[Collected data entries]
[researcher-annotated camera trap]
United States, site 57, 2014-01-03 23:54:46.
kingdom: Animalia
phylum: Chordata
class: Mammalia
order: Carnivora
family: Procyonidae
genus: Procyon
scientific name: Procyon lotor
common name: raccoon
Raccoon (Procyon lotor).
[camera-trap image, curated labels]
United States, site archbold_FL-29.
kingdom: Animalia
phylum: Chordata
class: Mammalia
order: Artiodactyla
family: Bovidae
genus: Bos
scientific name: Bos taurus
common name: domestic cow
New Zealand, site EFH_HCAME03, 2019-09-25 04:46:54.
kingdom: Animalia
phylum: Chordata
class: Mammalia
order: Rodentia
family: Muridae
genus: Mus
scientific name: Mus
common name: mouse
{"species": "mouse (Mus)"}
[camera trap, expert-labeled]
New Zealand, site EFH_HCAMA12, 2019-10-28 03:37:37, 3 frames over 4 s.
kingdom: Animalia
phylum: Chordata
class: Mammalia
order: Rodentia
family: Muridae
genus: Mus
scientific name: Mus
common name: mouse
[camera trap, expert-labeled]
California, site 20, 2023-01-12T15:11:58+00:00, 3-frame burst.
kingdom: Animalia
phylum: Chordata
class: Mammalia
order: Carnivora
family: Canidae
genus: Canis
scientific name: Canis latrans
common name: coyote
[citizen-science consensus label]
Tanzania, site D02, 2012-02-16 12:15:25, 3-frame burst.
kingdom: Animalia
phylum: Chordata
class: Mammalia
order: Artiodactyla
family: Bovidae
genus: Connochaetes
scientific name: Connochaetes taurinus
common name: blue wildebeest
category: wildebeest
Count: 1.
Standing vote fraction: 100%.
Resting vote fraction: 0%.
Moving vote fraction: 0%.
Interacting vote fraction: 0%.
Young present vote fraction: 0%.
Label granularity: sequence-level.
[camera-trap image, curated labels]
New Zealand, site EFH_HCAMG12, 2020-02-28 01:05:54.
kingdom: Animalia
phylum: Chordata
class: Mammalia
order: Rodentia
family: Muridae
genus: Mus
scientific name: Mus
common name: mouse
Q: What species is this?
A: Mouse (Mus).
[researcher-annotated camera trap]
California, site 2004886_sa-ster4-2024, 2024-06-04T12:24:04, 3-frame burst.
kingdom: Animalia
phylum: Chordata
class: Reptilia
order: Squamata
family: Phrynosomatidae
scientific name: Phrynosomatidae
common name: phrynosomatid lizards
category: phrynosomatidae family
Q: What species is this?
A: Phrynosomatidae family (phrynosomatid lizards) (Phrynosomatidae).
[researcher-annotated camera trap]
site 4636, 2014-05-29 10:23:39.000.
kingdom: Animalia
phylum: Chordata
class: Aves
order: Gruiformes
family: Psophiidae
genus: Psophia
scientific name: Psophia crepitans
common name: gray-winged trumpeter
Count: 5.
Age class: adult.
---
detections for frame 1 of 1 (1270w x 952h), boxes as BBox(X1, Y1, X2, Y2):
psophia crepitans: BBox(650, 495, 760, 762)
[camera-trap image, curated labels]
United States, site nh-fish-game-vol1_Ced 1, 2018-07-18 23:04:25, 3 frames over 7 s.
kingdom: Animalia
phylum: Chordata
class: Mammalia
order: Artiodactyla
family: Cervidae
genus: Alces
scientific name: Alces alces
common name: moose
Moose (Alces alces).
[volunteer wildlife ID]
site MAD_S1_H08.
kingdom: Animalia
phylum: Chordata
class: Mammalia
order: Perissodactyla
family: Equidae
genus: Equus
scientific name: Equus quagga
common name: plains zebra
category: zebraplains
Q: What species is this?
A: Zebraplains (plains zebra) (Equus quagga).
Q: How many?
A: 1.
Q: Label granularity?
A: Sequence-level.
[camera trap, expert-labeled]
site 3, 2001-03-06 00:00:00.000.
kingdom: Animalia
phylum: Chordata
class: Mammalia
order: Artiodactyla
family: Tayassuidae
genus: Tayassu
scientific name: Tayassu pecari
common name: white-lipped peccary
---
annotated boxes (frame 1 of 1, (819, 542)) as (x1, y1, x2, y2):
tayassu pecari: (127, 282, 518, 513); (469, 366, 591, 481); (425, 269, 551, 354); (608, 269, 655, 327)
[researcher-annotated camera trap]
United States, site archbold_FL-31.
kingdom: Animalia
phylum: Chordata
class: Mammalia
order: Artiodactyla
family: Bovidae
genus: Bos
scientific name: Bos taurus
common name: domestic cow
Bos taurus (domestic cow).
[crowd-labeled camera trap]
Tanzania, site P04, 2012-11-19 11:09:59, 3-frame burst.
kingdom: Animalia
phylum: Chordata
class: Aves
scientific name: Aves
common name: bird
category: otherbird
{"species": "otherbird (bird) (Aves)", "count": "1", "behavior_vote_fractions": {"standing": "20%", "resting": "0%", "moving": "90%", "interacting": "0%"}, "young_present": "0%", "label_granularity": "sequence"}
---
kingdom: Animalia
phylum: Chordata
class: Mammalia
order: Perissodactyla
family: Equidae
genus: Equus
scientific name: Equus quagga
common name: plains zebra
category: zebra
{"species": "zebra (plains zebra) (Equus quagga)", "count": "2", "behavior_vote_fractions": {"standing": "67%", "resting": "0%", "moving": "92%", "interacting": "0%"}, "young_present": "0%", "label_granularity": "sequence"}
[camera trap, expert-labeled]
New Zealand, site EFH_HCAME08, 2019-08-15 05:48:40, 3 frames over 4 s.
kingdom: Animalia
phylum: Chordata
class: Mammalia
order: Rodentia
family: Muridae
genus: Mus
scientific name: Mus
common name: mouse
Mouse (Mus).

_Requirement_. Every line of the data above is to be copied out exactly.

_Written reply_.
[researcher-annotated camera trap]
United States, site 57, 2014-01-03 23:54:46.
kingdom: Animalia
phylum: Chordata
class: Mammalia
order: Carnivora
family: Procyonidae
genus: Procyon
scientific name: Procyon lotor
common name: raccoon
Raccoon (Procyon lotor).
[camera-trap image, curated labels]
United States, site archbold_FL-29.
kingdom: Animalia
phylum: Chordata
class: Mammalia
order: Artiodactyla
family: Bovidae
genus: Bos
scientific name: Bos taurus
common name: domestic cow
New Zealand, site EFH_HCAME03, 2019-09-25 04:46:54.
kingdom: Animalia
phylum: Chordata
class: Mammalia
order: Rodentia
family: Muridae
genus: Mus
scientific name: Mus
common name: mouse
{"species": "mouse (Mus)"}
[camera trap, expert-labeled]
New Zealand, site EFH_HCAMA12, 2019-10-28 03:37:37, 3 frames over 4 s.
kingdom: Animalia
phylum: Chordata
class: Mammalia
order: Rodentia
family: Muridae
genus: Mus
scientific name: Mus
common name: mouse
[camera trap, expert-labeled]
California, site 20, 2023-01-12T15:11:58+00:00, 3-frame burst.
kingdom: Animalia
phylum: Chordata
class: Mammalia
order: Carnivora
family: Canidae
genus: Canis
scientific name: Canis latrans
common name: coyote
[citizen-science consensus label]
Tanzania, site D02, 2012-02-16 12:15:25, 3-frame burst.
kingdom: Animalia
phylum: Chordata
class: Mammalia
order: Artiodactyla
family: Bovidae
genus: Connochaetes
scientific name: Connochaetes taurinus
common name: blue wildebeest
category: wildebeest
Count: 1.
Standing vote fraction: 100%.
Resting vote fraction: 0%.
Moving vote fraction: 0%.
Interacting vote fraction: 0%.
Young present vote fraction: 0%.
Label granularity: sequence-level.
[camera-trap image, curated labels]
New Zealand, site EFH_HCAMG12, 2020-02-28 01:05:54.
kingdom: Animalia
phylum: Chordata
class: Mammalia
order: Rodentia
family: Muridae
genus: Mus
scientific name: Mus
common name: mouse
Q: What species is this?
A: Mouse (Mus).
[researcher-annotated camera trap]
California, site 2004886_sa-ster4-2024, 2024-06-04T12:24:04, 3-frame burst.
kingdom: Animalia
phylum: Chordata
class: Reptilia
order: Squamata
family: Phrynosomatidae
scientific name: Phrynosomatidae
common name: phrynosomatid lizards
category: phrynosomatidae family
Q: What species is this?
A: Phrynosomatidae family (phrynosomatid lizards) (Phrynosomatidae).
[researcher-annotated camera trap]
site 4636, 2014-05-29 10:23:39.000.
kingdom: Animalia
phylum: Chordata
class: Aves
order: Gruiformes
family: Psophiidae
genus: Psophia
scientific name: Psophia crepitans
common name: gray-winged trumpeter
Count: 5.
Age class: adult.
---
detections for frame 1 of 1 (1270w x 952h), boxes as BBox(X1, Y1, X2, Y2):
psophia crepitans: BBox(650, 495, 760, 762)
[camera-trap image, curated labels]
United States, site nh-fish-game-vol1_Ced 1, 2018-07-18 23:04:25, 3 frames over 7 s.
kingdom: Animalia
phylum: Chordata
class: Mammalia
order: Artiodactyla
family: Cervidae
genus: Alces
scientific name: Alces alces
common name: moose
Moose (Alces alces).
[volunteer wildlife ID]
site MAD_S1_H08.
kingdom: Animalia
phylum: Chordata
class: Mammalia
order: Perissodactyla
family: Equidae
genus: Equus
scientific name: Equus quagga
common name: plains zebra
category: zebraplains
Q: What species is this?
A: Zebraplains (plains zebra) (Equus quagga).
Q: How many?
A: 1.
Q: Label granularity?
A: Sequence-level.
[camera trap, expert-labeled]
site 3, 2001-03-06 00:00:00.000.
kingdom: Animalia
phylum: Chordata
class: Mammalia
order: Artiodactyla
family: Tayassuidae
genus: Tayassu
scientific name: Tayassu pecari
common name: white-lipped peccary
---
annotated boxes (frame 1 of 1, (819, 542)) as (x1, y1, x2, y2):
tayassu pecari: (127, 282, 518, 513); (469, 366, 591, 481); (425, 269, 551, 354); (608, 269, 655, 327)
[researcher-annotated camera trap]
United States, site archbold_FL-31.
kingdom: Animalia
phylum: Chordata
class: Mammalia
order: Artiodactyla
family: Bovidae
genus: Bos
scientific name: Bos taurus
common name: domestic cow
Bos taurus (domestic cow).
[crowd-labeled camera trap]
Tanzania, site P04, 2012-11-19 11:09:59, 3-frame burst.
kingdom: Animalia
phylum: Chordata
class: Aves
scientific name: Aves
common name: bird
category: otherbird
{"species": "otherbird (bird) (Aves)", "count": "1", "behavior_vote_fractions": {"standing": "20%", "resting": "0%", "moving": "90%", "interacting": "0%"}, "young_present": "0%", "label_granularity": "sequence"}
---
kingdom: Animalia
phylum: Chordata
class: Mammalia
order: Perissodactyla
family: Equidae
genus: Equus
scientific name: Equus quagga
common name: plains zebra
category: zebra
{"species": "zebra (plains zebra) (Equus quagga)", "count": "2", "behavior_vote_fractions": {"standing": "67%", "resting": "0%", "moving": "92%", "interacting": "0%"}, "young_present": "0%", "label_granularity": "sequence"}
[camera trap, expert-labeled]
New Zealand, site EFH_HCAME08, 2019-08-15 05:48:40, 3 frames over 4 s.
kingdom: Animalia
phylum: Chordata
class: Mammalia
order: Rodentia
family: Muridae
genus: Mus
scientific name: Mus
common name: mouse
Mouse (Mus).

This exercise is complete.